-- 지시 사항 1 --
아래 하둡 설치 글에서 hadoop-env.cmd 맨 아래에 추가하는 네 줄은 각각 어떤 변수를 설정하나요? 변수 이름을 모두 나열해 주세요.

CODEDRAGON ㆍDevelopment/Java
Hadoop - install for windows
- 하둡 설치파일 압축해제
- 환경변수 추가하기
- 정상 설치 확인하기
- HDFS configurations
- YARN configurations
- Initialize environment variables
- Format file system 설정
- Start HDFS daemons
- Start YARN daemons
- 설정 파일 다운로드
하둡 설치파일 압축해제
압축 프로그램을 관리자 권한으로 실행합니다.
[Run as administrator]
다운받은 압축파일을 압축해제합니다.
[풀기]
CodeLab 폴더 선택 >> [확인]
환경변수 추가하기
환경변수 새로 만들기
변수 이름 | HADOOP_HOME |
변수 값 | C:\CodeLab\hadoop-3.1.3 |
PATH에 경로 추가하기
변수 이름 | PATH |
변수 값 | %HADOOP_HOME%\bin |
정상 설치 확인하기
hadoop -version
C:\CodeLab>hadoop -version java version "1.8.0_65" Java(TM) SE Runtime Environment (build 1.8.0_65-b17) Java HotSpot(TM) 64-Bit Server VM (build 25.65-b01, mixed mode) C:\CodeLab> |
HDFS configurations
hadoop-env.cmd
hadoop-env.cmd을 오픈합니다.
C:\CodeLab\hadoop-3.1.3\etc\hadoop
4개의 라인을 가장 아래에 추가합니다.
set HADOOP_PREFIX=%HADOOP_HOME% set HADOOP_CONF_DIR=%HADOOP_PREFIX%\etc\hadoop set YARN_CONF_DIR=%HADOOP_CONF_DIR% set PATH=%PATH%;%HADOOP_PREFIX%\bin |
core-site.xml
core-site.xml을 오픈합니다.

-- 지시 사항 2 --
아래 행에서 "photograph"라는 단어가 들어 있는 줄을 빠짐없이 찾아 옮겨 적어 주시겠어요?

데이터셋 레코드
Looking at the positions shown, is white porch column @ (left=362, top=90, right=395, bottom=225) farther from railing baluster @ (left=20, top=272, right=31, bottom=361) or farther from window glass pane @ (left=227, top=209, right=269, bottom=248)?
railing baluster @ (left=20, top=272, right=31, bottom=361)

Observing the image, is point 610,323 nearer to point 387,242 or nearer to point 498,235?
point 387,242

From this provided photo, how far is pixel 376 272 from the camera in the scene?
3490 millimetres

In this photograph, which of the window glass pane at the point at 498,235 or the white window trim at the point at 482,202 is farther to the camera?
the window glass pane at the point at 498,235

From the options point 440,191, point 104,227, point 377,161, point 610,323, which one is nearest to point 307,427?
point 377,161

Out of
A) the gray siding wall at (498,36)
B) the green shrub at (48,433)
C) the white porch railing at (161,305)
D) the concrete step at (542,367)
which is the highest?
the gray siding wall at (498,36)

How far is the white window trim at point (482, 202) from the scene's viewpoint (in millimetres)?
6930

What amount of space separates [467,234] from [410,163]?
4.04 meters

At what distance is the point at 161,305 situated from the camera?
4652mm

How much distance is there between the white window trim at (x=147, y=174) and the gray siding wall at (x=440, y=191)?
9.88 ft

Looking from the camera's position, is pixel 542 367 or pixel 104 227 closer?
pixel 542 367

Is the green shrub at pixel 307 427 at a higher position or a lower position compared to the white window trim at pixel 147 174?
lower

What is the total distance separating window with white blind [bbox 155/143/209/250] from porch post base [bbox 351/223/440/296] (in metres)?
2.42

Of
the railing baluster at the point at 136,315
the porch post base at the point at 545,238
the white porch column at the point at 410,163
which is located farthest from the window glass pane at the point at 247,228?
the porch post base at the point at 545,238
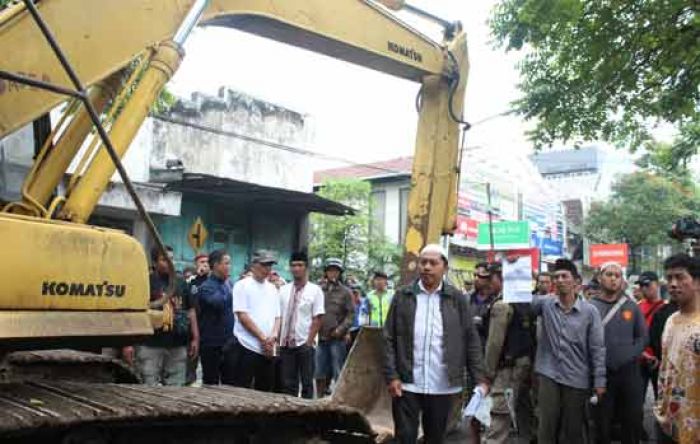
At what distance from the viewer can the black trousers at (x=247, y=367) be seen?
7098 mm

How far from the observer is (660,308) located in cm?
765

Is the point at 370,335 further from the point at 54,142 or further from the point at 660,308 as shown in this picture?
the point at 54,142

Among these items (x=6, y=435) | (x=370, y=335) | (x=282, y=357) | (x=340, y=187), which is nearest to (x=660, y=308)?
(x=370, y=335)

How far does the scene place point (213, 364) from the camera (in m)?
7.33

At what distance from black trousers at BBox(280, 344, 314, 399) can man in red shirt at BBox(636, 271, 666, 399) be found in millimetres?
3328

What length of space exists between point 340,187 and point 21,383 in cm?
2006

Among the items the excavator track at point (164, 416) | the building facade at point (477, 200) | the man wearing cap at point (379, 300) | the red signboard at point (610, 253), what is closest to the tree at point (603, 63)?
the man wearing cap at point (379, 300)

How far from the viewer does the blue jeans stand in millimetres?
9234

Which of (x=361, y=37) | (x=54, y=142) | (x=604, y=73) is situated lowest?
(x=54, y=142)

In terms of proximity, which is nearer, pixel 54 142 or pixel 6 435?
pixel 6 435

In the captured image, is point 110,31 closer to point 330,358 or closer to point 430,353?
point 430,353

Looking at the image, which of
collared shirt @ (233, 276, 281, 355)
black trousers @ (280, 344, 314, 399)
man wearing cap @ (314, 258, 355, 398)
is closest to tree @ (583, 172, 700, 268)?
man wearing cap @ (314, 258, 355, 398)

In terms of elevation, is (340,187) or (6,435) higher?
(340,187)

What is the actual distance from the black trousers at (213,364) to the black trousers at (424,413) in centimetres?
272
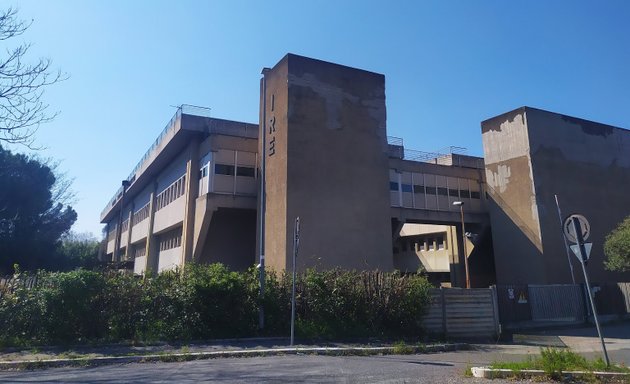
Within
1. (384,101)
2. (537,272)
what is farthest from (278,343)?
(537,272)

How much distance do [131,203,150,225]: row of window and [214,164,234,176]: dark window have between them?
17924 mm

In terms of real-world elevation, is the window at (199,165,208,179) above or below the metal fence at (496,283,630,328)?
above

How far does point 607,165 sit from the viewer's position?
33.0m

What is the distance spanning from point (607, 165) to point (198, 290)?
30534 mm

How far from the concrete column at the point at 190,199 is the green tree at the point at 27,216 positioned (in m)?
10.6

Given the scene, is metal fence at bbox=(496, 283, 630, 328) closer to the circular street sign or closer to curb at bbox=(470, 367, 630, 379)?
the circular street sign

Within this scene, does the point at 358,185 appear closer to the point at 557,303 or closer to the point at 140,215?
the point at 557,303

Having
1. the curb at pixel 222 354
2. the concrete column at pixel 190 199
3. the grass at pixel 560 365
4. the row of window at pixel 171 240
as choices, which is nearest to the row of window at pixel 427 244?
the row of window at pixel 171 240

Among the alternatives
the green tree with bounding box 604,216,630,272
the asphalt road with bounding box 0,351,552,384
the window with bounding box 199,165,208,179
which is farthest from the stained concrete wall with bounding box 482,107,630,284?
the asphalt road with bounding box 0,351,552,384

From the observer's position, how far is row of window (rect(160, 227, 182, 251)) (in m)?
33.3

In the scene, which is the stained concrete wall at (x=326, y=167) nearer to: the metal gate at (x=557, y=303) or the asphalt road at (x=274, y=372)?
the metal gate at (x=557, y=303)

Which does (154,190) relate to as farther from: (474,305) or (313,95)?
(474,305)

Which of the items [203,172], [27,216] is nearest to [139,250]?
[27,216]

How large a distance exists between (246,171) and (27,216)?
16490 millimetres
==
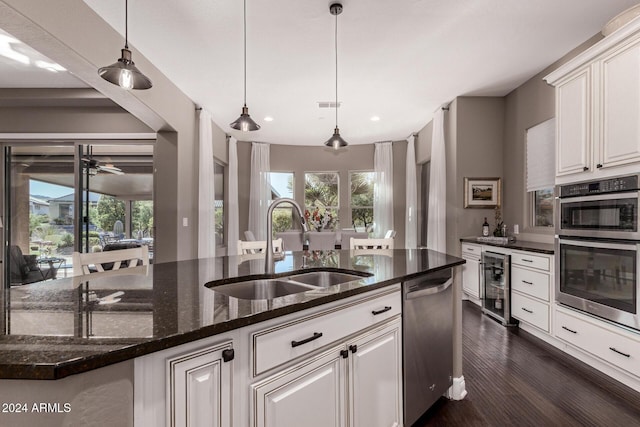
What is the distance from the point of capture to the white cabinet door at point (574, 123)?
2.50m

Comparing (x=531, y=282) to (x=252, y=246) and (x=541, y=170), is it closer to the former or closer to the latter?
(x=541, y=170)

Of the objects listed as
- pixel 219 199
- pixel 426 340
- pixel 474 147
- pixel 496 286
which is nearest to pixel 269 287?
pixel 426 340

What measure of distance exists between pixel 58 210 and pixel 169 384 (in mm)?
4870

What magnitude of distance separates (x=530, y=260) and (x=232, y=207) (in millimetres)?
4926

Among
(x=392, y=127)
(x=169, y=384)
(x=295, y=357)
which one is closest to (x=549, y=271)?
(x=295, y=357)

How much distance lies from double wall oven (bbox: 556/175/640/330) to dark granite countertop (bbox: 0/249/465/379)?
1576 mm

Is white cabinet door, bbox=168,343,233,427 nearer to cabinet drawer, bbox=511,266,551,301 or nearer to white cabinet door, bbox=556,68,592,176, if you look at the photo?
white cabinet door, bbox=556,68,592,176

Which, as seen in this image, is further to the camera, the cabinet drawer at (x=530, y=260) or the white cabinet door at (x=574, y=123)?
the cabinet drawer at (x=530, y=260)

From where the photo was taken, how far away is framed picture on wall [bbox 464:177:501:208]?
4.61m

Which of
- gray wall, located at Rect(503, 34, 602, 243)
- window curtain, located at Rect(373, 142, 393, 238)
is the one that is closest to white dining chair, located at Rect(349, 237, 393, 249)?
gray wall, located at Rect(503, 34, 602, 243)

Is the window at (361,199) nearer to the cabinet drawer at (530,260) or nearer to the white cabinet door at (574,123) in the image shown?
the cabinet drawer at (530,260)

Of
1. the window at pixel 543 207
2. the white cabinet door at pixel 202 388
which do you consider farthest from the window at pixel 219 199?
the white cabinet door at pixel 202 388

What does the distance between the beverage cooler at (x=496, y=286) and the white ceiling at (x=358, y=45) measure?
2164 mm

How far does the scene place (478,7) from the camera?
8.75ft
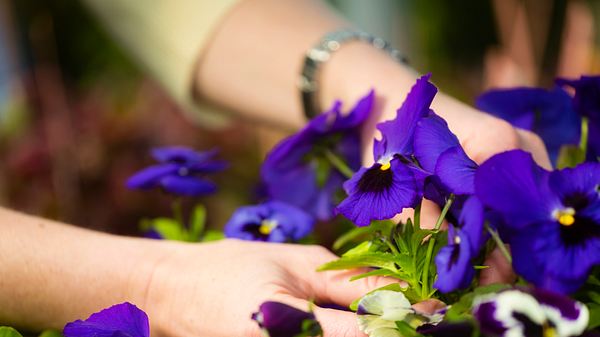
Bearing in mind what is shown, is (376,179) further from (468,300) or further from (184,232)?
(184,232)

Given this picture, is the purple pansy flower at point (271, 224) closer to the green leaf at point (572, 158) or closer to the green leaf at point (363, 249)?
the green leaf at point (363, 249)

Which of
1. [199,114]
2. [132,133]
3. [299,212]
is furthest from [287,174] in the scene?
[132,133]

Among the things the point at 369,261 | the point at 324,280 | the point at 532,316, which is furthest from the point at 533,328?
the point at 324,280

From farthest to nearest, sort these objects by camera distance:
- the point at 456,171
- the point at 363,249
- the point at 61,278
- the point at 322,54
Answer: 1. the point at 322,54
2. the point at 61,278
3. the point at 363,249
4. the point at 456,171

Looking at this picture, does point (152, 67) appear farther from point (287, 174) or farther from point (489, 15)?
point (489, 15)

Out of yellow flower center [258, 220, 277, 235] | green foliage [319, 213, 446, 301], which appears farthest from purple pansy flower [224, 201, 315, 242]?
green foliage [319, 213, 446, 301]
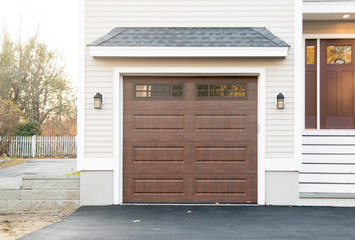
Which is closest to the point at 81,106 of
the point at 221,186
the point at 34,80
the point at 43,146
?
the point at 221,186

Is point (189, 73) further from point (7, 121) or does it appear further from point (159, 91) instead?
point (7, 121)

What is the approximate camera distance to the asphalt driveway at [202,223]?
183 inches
...
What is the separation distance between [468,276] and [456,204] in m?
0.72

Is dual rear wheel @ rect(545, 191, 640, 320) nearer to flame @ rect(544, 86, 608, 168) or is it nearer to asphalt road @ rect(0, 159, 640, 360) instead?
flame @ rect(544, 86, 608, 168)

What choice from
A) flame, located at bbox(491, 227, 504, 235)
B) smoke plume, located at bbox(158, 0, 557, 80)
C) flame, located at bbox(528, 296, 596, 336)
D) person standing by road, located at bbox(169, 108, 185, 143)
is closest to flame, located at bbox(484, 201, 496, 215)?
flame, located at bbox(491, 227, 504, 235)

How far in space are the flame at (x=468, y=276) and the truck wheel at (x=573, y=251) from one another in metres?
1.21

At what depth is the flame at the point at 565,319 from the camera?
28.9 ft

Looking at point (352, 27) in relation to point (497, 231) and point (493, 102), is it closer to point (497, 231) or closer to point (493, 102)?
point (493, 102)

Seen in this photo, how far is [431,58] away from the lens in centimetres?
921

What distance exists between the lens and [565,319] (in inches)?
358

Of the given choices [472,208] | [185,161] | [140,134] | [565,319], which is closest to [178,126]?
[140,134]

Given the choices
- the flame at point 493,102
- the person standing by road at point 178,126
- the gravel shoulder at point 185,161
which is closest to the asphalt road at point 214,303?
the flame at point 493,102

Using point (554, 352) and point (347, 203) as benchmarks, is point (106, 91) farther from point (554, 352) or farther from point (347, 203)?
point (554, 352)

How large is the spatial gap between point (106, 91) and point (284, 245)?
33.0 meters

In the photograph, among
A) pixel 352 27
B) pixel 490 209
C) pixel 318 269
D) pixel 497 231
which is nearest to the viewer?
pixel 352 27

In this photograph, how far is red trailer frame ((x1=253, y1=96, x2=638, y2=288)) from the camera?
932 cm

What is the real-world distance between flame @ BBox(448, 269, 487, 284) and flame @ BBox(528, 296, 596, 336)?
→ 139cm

-- 전체 답변 1 --
HADOOP_PREFIX, HADOOP_CONF_DIR, YARN_CONF_DIR, PATH

-- 전체 답변 2 --
In this photograph, which of the window glass pane at the point at 498,235 or the white window trim at the point at 482,202 is farther to the camera?
In the photograph, among
In this photograph, how far is red trailer frame ((x1=253, y1=96, x2=638, y2=288)) from the camera?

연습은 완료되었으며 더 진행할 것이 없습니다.